## TASK
Copy out, word for word, the entire StepChange statement below on extending payment holidays for consumer credit.

## EXCERPTED PASSAGE
Richard Lane, the Director of Policy and External Affairs at StepChange, responded to the announcement: “The extension of payment holidays for credit cards, overdrafts and other forms of consumer credit will come as a huge relief for the many thousands of households struggling to keep up with credit repayments during this pandemic.

“But unless further long-term support measures are put in place, this relief will be short-lived.

“Our own research has found that 4.2 million people have borrowed to make ends meet since lockdown began, storing up a tsunami of £6bn of debt that is set to worsen if left unchecked.

“With many households wondering how they will catch up with deferred payments, the FCA must not let payment holidays end with a cliff edge to debt. Withdrawing help from those who need more time to recover risks exposing them to avoidable long-term financial difficulty.

“With people also falling behind on rent, council tax and fuel bills, the Government needs to build up dedicated hardship funds for those forced into debt thanks to Covid-19. In the long-term, more viable alternatives to high cost credit must be made available to prevent those on the lowest incomes falling into a debt spiral.”

## DATASET CONTENT
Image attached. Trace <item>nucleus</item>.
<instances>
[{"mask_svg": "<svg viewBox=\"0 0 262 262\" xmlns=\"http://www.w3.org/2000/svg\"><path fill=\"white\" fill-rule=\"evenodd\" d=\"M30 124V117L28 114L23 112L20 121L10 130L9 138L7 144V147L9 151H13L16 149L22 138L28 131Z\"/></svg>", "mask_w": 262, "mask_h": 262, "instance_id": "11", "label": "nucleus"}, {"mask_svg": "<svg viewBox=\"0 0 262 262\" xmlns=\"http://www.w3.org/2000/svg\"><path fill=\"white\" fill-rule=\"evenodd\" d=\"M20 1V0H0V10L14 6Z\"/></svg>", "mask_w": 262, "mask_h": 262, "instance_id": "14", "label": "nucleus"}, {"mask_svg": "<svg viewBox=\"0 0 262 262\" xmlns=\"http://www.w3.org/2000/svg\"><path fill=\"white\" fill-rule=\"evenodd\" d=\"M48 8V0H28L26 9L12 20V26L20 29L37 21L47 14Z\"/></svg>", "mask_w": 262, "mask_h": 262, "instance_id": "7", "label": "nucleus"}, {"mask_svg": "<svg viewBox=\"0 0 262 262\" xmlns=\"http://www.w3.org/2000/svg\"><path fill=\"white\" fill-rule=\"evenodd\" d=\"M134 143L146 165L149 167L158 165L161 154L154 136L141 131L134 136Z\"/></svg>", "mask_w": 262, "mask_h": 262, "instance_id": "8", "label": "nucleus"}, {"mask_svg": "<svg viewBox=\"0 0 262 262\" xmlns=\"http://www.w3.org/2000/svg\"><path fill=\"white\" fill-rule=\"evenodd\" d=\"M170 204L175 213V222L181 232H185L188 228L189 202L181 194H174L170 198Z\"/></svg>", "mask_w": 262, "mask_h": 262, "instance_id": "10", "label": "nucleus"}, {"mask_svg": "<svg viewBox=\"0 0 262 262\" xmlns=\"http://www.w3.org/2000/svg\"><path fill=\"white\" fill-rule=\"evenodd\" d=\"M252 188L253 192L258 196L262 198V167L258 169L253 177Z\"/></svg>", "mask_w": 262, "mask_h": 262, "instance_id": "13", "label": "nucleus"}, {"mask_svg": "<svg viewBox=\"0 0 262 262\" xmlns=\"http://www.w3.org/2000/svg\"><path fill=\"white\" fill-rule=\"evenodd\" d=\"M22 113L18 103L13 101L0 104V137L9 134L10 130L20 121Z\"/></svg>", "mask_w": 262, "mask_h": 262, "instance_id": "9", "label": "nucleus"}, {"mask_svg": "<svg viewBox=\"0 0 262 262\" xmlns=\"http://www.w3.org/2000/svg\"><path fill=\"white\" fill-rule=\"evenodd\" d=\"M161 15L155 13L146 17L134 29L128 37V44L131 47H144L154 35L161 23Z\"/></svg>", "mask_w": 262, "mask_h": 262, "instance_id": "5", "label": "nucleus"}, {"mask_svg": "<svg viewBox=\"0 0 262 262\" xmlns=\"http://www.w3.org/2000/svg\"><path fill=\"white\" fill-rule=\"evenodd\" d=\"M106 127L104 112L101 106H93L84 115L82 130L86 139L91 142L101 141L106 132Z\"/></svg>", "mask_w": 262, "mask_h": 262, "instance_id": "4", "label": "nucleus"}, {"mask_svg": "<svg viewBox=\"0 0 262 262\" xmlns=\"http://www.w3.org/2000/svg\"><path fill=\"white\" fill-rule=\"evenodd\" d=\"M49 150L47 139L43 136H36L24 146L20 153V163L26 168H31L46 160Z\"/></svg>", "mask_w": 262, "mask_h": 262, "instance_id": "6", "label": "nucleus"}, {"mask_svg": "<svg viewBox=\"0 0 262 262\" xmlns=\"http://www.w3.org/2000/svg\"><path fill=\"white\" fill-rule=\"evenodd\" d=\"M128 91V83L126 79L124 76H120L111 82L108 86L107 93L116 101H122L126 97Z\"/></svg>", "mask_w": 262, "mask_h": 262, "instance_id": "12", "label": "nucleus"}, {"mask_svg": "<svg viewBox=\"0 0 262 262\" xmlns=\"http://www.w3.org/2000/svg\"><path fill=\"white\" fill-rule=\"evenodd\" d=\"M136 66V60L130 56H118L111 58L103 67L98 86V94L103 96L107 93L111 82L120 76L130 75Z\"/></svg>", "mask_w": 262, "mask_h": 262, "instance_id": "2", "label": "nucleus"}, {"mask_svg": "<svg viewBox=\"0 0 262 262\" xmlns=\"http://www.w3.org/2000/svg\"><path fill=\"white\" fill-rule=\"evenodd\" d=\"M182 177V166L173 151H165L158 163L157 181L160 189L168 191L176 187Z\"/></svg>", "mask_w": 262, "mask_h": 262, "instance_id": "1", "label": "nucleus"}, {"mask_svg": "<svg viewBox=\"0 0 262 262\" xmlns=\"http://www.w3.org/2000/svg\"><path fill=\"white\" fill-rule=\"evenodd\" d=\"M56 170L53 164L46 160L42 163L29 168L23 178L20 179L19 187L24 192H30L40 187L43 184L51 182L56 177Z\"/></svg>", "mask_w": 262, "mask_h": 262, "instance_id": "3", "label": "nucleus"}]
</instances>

## WRITTEN SOLUTION
Richard Lane, the Director of Policy and External Affairs at StepChange, responded to the announcement: “The extension of payment holidays for credit cards, overdrafts and other forms of consumer credit will come as a huge relief for the many thousands of households struggling to keep up with credit repayments during this pandemic.

“But unless further long-term support measures are put in place, this relief will be short-lived.

“Our own research has found that 4.2 million people have borrowed to make ends meet since lockdown began, storing up a tsunami of £6bn of debt that is set to worsen if left unchecked.

“With many households wondering how they will catch up with deferred payments, the FCA must not let payment holidays end with a cliff edge to debt. Withdrawing help from those who need more time to recover risks exposing them to avoidable long-term financial difficulty.

“With people also falling behind on rent, council tax and fuel bills, the Government needs to build up dedicated hardship funds for those forced into debt thanks to Covid-19. In the long-term, more viable alternatives to high cost credit must be made available to prevent those on the lowest incomes falling into a debt spiral.”